The critical insight is that macros defer decisions. A template author specifies where randomization should occur without specifying the exact instructions. This preserves the ability to test many different instruction sequences while maintaining the overall structure.

Macros also enable progressive refinement of test cases. An initial template might use a single random macro to generate a large instruction sequence. If that discovers a violation, the user can refine the template to add more structure around the violation, narrowing the search space.
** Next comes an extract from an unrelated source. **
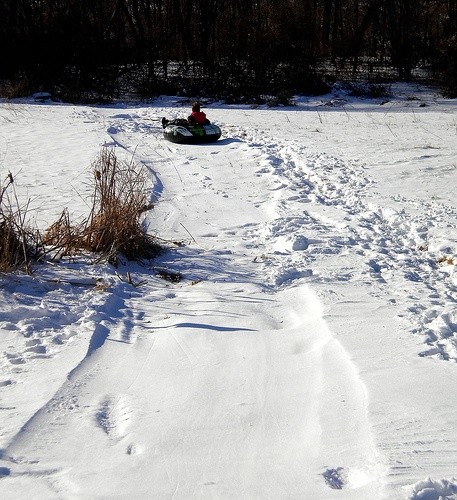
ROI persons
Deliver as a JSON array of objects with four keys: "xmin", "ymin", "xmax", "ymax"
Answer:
[{"xmin": 188, "ymin": 102, "xmax": 211, "ymax": 127}]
The macro system makes this iteration efficient because templates remain concise and readable.

Related Documentation

For a complete list of available macros and their specifications, refer to the Macro Reference.

For a how-to guide on using macros, see How-To: Use Macros.

Template Structure and Expansion

flowchart LR
    T[Template File] --> P[Parse Template]
    C[Config File] --> P
    P --> R[Fill Random<br/>Instructions]
    R --> IP[Instrumentation<br/>Passes]
    IP --> PR[Print to<br/>Assembly]
    PR --> AS[Assemble]
    AS --> B[Binary<br/>Test Case]

    style T fill:#e1f5ff
    style C fill:#e1f5ff
    style R fill:#ffe1e1
    style IP fill:#fff4e1
    style B fill:#e1ffe1

Templates use standard assembly syntax with macro extensions. This design choice means templates are valid assembly files that can be processed by conventional tools. Comments, labels, directives, and instructions follow normal assembly conventions. Only the macro pseudo-instructions are specific to Revizor.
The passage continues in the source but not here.